▶ **Instructions**
1: In the film reviews, why did the reviewer not want "MILK" to end? Answer in one to three sentences.
2: Continue the film reviews from the point where they stop.

Segment Start: Reading text

I didn’t want “MILK” to run out. Not only because I knew that Harvey Milk’s assassination was impending, but because “MILK” was so absorbing in the master film making and acting unfolding before my eyes and mind. I don’t think the purpose was to have complete fun while watching this, but Gus Van Sant waves his film making wand to create his best movie, and possibly the best picture of 2008. It’s a treat and a fine tribute to a great life. I never thought Sean Penn would morph into this roll, and if you still have doubts about the man’s many great roles and talent look no further than his Harvey Milk. It’s astounding and Penn has definitely cemented himself as his generation’s finest actor with a second Oscar win. I’m ashamed to say that I didn’t know who Harvey Milk was before this movie came out, but his name should be honored up there with Dr. Martin Luther King, Jr. and others. No matter your opinion on the issues at hand, please see this movie. -djg

Monday, March 16, 2009

DJG's Weekend Watcher

Let the Right One In * * * * *
Directed by: Thomas Alfredson / 2008

Subtle-yet-striking, "Let the Right One In" is more than just one of the best vampire movies, it's a masterful work of art. Lots to chew on with this after seeing it three times in as many days.

Smiley Face * * * 1/2
Directed by: Greg Araki / 2007

There is such a thing as a smart stoner movie. Add "Smiley Face" to the list with other recent loser-winners like "Harold & Kumar go to White Castle" and "Pineapple Express". It would also serve well with anything by Mike Judge ("Office Space").

Segment End: Reading text
Segment Start: Source material

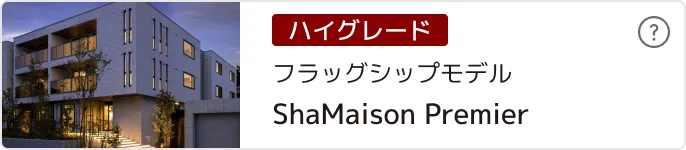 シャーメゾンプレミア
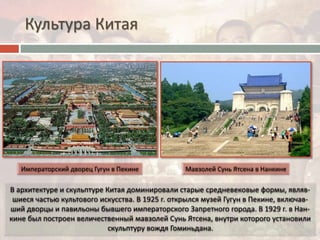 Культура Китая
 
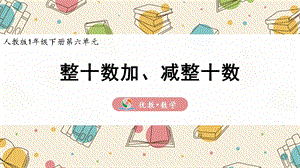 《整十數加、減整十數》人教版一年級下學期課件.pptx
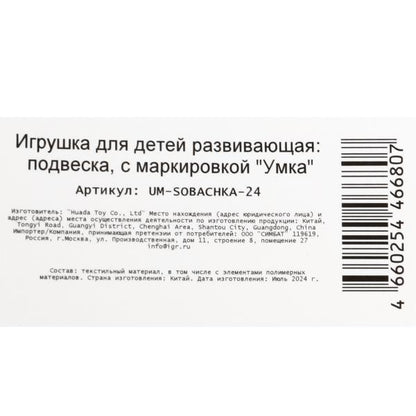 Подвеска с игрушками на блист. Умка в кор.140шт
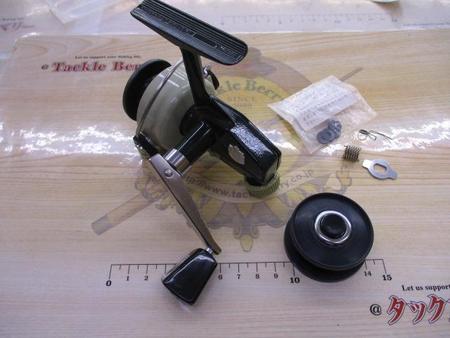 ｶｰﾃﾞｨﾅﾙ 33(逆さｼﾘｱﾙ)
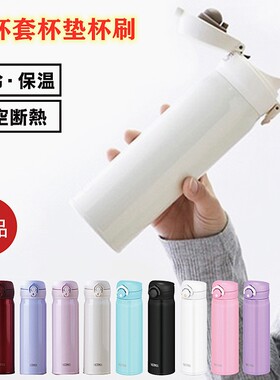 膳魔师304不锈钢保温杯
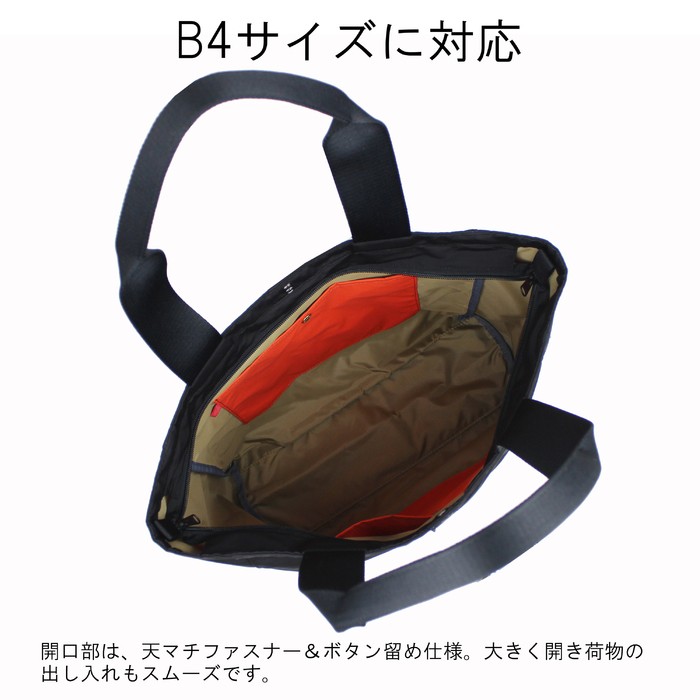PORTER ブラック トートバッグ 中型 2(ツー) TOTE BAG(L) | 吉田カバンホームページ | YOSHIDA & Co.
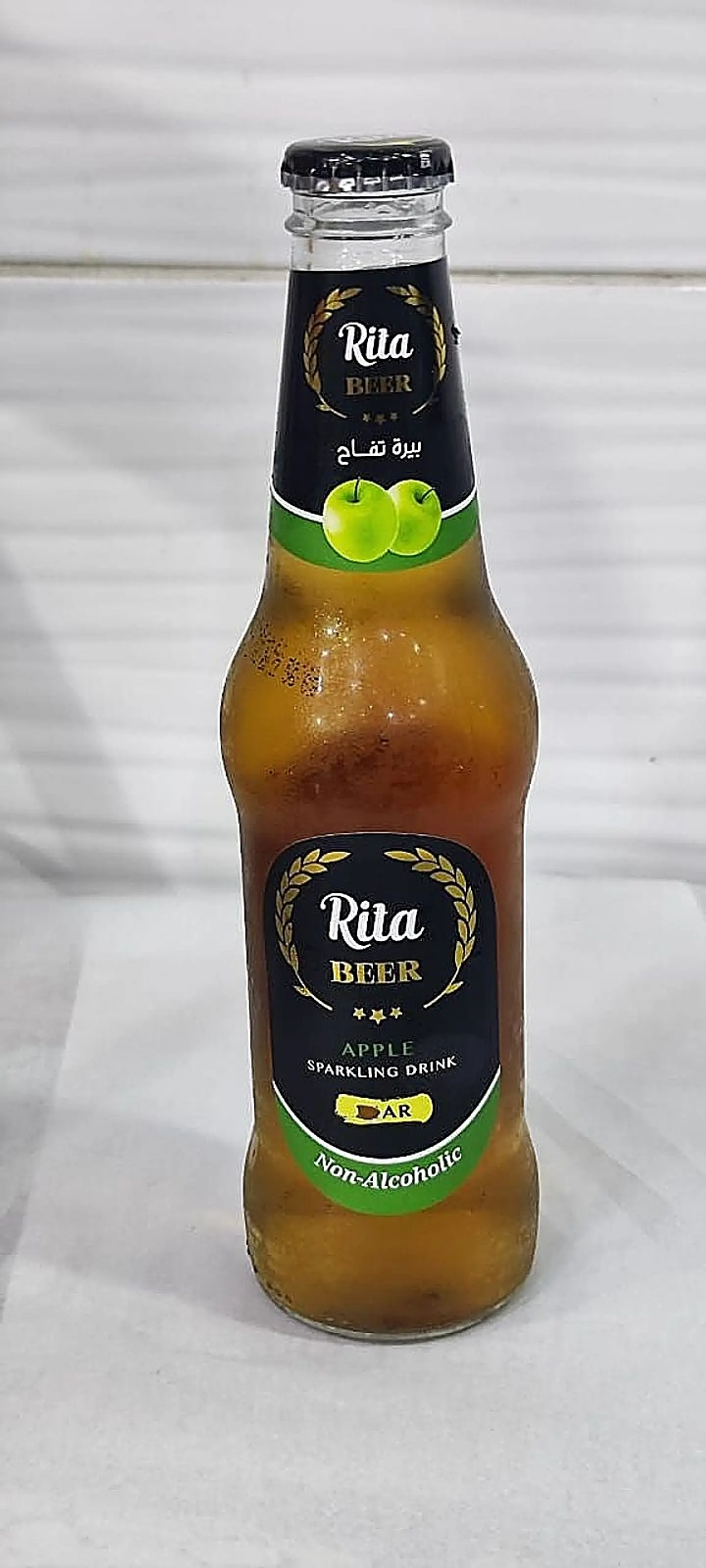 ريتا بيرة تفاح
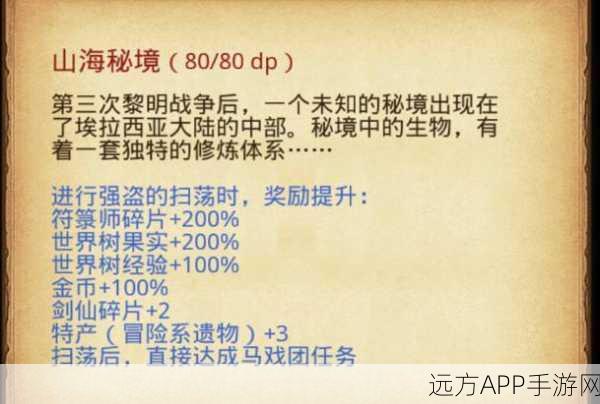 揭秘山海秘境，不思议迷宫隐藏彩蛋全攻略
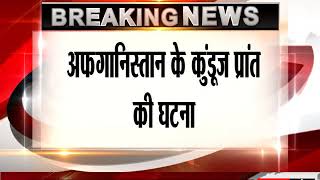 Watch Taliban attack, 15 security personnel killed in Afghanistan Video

Segment End: Source material
Segment Start: Source material

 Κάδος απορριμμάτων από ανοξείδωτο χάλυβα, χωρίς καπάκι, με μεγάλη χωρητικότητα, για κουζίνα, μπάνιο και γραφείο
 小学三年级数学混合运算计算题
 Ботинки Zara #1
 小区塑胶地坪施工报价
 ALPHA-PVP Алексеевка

Segment End: Source material

▶ **Expected outputs**
1: The reviewer didn't want "MILK" to end partly because they knew Harvey Milk's assassination was coming. The other reason was that the film's masterful filmmaking and acting were so absorbing.

2:
A Decade Under the Influence * * * * 1/2
Directed by Ted Demme & Richard LaGravenese / 2003

Feeding from the times that were a' changin', this three part documentary had me salivating at the buffet of groundbreaking filmmaking and filmmakers of the 1970s. The only problem...I wanted more! I guess my eyes and mind have some work to do!

Silent Movie * * * *
Directed by: Mel Brooks / 1976

Mel Brooks delivers one of his best in this fantastic fun ride that is nothing short of a live-action "Looney Tunes". It's premise is pure joy and it's use of randomness, visual puns and special guest stars is quite timeless and priceless.


Thursday, March 12, 2009


Let the Right One In * * * * *
Directed by: Thomas Alfredson / 2008

My wife is the “Twilight” reader in our home. I trust her judgment, as well as many others, that the movie adaptation isn’t worth seeing. Unfortunately all the hype leading up to “Twilight” the movie over-shadowed a similar vampire love movie that came out around the same time based on a book from Sweden. Fans disappointed with “Twilight”, grunt no more and please turn your pages to “Let the Right One In”. Not only does it now sit behind “The Wrestler” at the top of my 2008 Best of Film list, but it’s also a subtle-yet-striking, well-crafted masterpiece. Possibly, one of the finest of it's kind ever made. Simply put, “Let the Right One In” your DVD player. I am watching this one over and over and over...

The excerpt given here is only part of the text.